_WORK TASK_
Please give the lines below again exactly as they stand, from the one that contains "The Grimke Sisters" up to and including the one that contains "International Organizations and", leaving all pictures out.

Scraped caption text data:
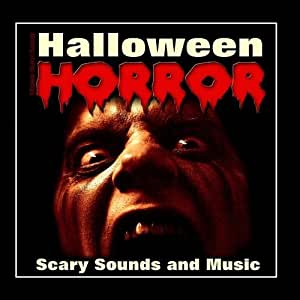 Ultimate Horror Sounds - Halloween Horror - Scary Sounds
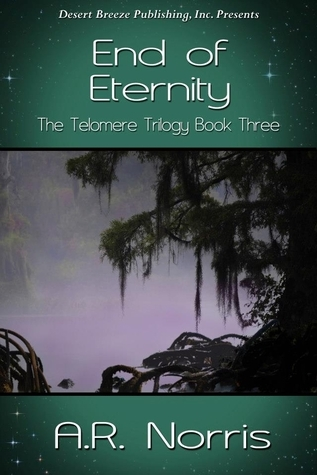 End of Eternity (The Telomere Trilogy, #3) A.R. Norris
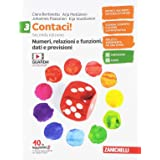 Contaci! Per la Scuola media. Con e-book. Con espansione online. Numeri, relazioni, dati-Misure, spazio e figure (Vol. 3)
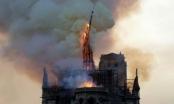 Hoả hoạn tàn phá nghiêm trọng nhà thờ Đức Bà Paris 800 tuổi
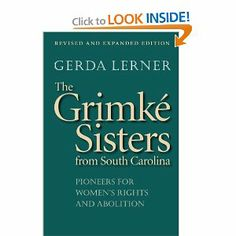The Grimke Sisters from South Carolina: Pioneers for Women's Rights and Abolition Southern Women, Women In History, History Books, South Carolina, Sisters, Women's Rights, Reading, Biography, Kindle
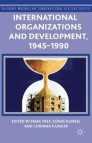 International Organizations and Development, 1945-1990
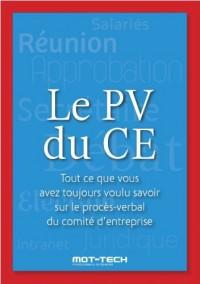 Le PV de CE - Tout ce que vous avez toujours voulu savoir sur le procès-verbal du comité d'entreprise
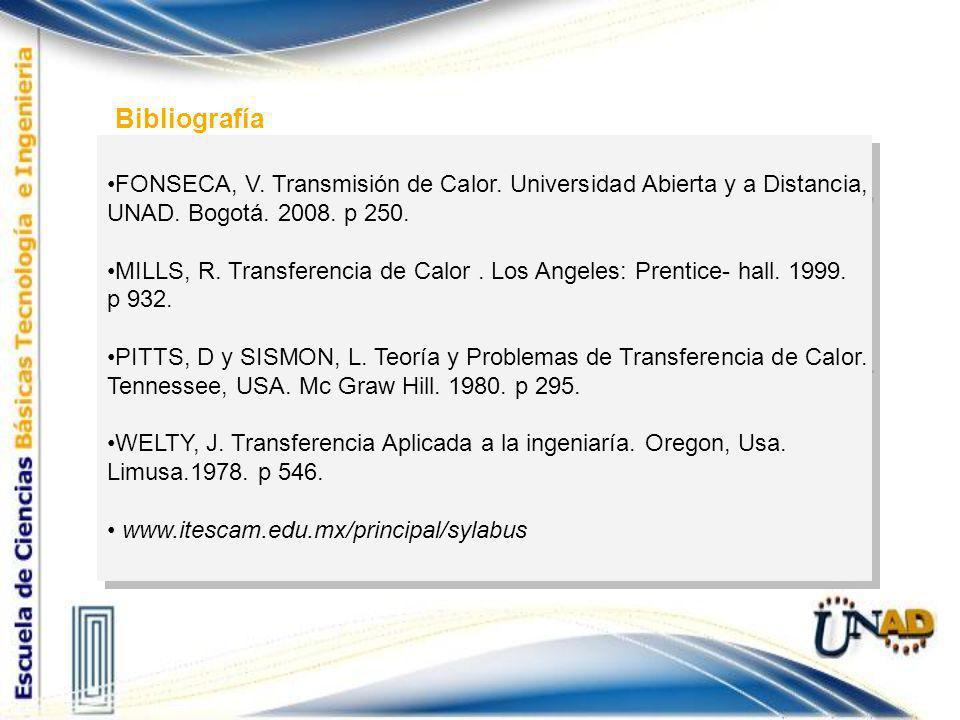 Bibliografía FONSECA, V. Transmisión de Calor. Universidad Abierta y a Distancia, UNAD. Bogotá. 2008. p 250.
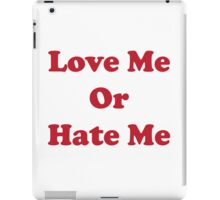 Love me or hate me iPad Case/Skin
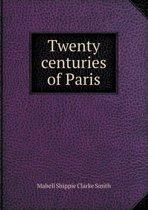 Twenty Centuries of Paris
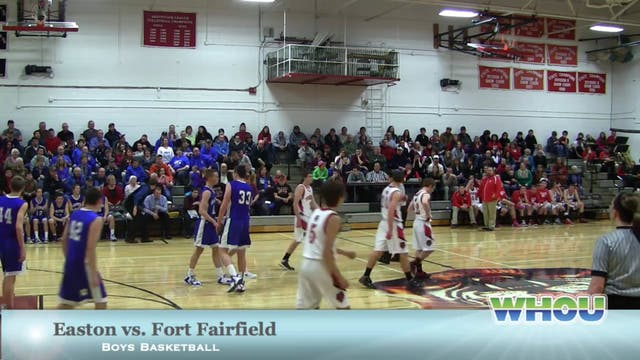 Easton vs Fort Fairfield Boys 1/4/14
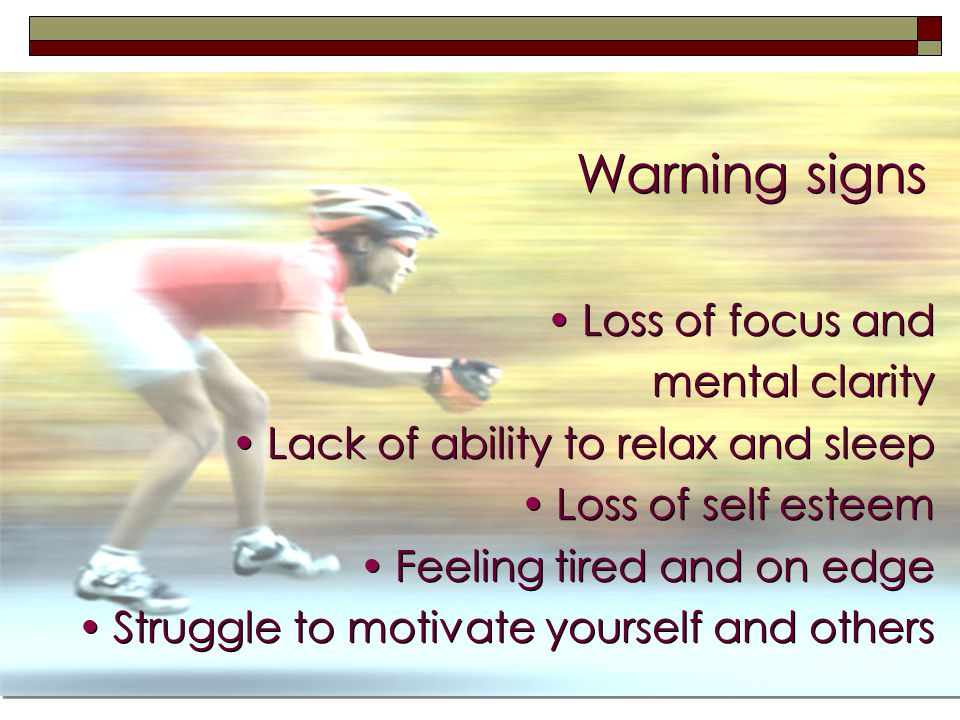 3 Warning signs Loss of focus and mental clarity Lack of ability to relax and sleep Loss of self esteem Feeling tired and on edge Struggle to motivate yourself and others Loss of focus and mental clarity Lack of ability to relax and sleep Loss of self esteem Feeling tired and on edge Struggle to motivate yourself and others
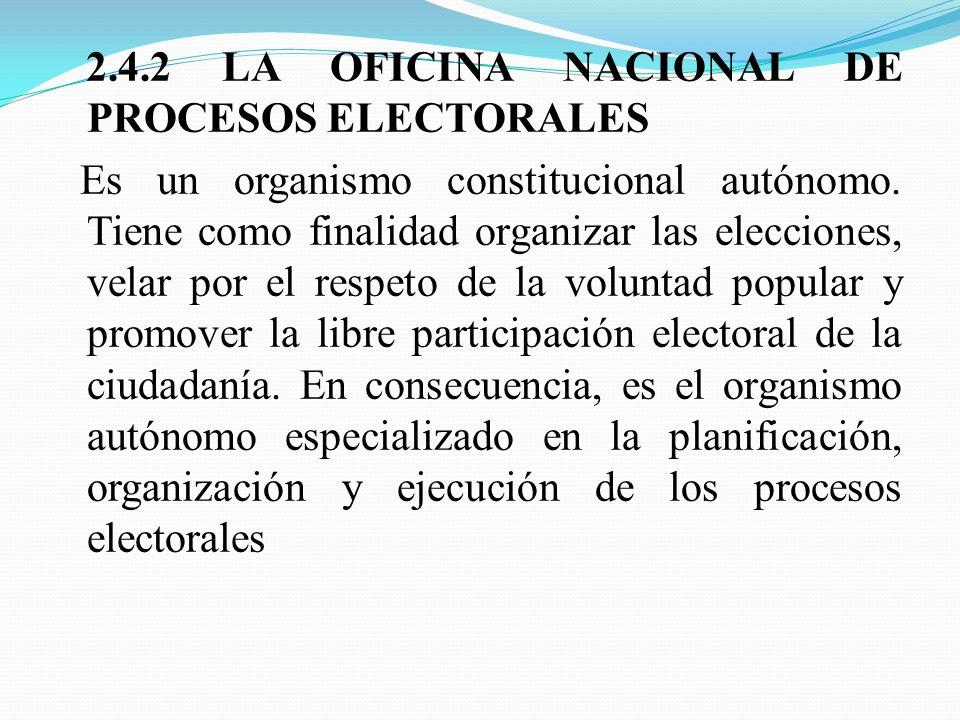2.4.2 LA OFICINA NACIONAL DE PROCESOS ELECTORALES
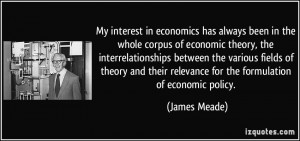 interest in economics has always been in the whole corpus of economic ...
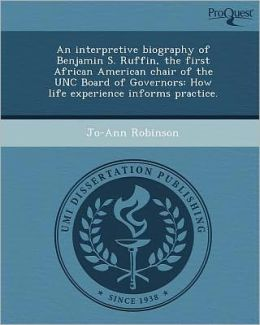 An interpretive biography of Benjamin S. Ruffin, the first African American chair of the UNC Board of Governors: How life experience informs practice.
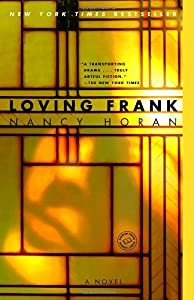 "Cover of ""Loving Frank: A Novel"""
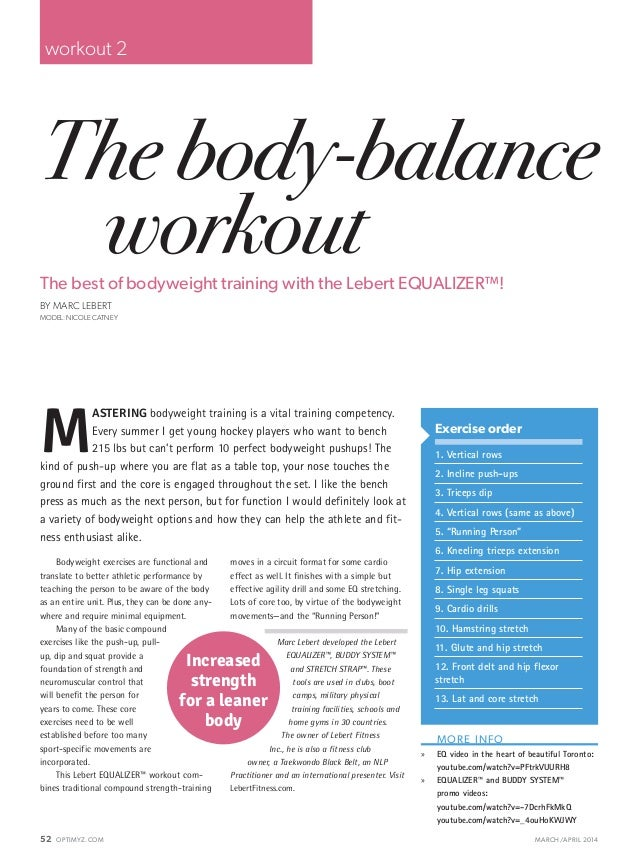 52 OPTIMYZ.COM MARCH/APRIL 2014 The body-balance workoutThe best of bodyweight training with the Lebert EQUALIZER™! BY M...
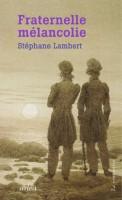 Fraternelle mélancolie- Melville et Hawthorne, une passion, Stéphane Lambert (Arléa) - S. Voïca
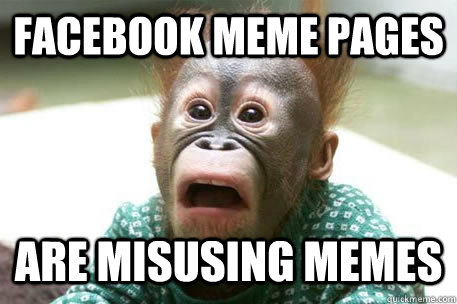 Facebook meme pages are misusing memes  Sudden realization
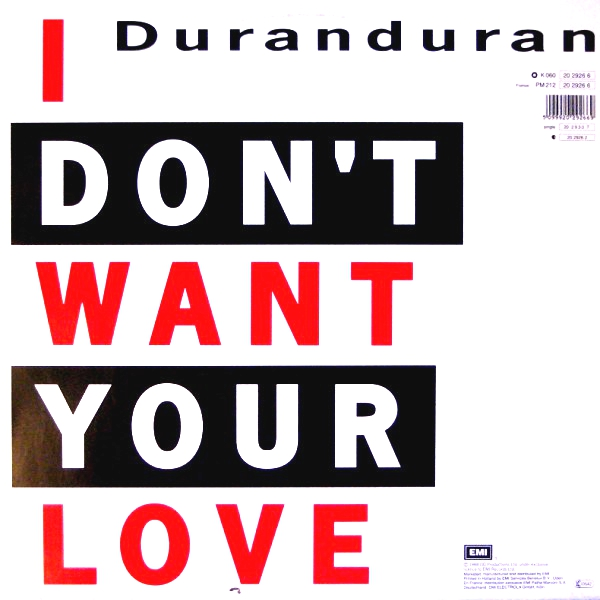 i_don't_want_your_love_europe_2029266_duran_duran_single_discogs_discography_duran_duran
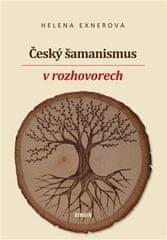 Helena Exnerová: Český šamanismus v rozhovorech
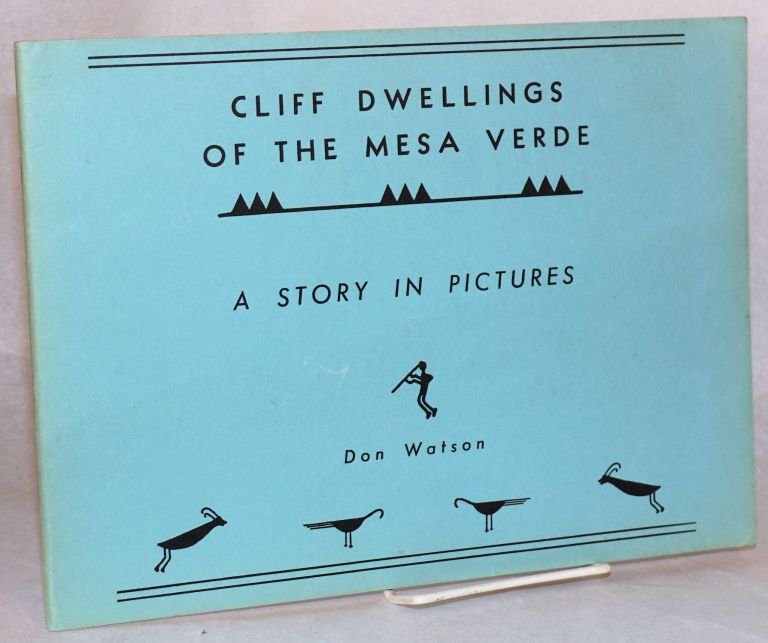 Cliff dwellings of the Mesa Verde; a story in pictures. Don Watson.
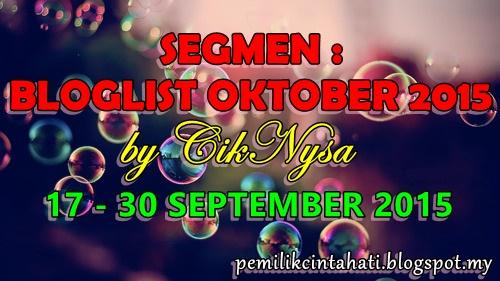 http://pemilikcintahati.blogspot.my/2015/09/segmen-bloglist-oktober-2015-by-nysa.html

_OUTPUT_
The Grimke Sisters from South Carolina: Pioneers for Women's Rights and Abolition Southern Women, Women In History, History Books, South Carolina, Sisters, Women's Rights, Reading, Biography, Kindle
 International Organizations and Development, 1945-1990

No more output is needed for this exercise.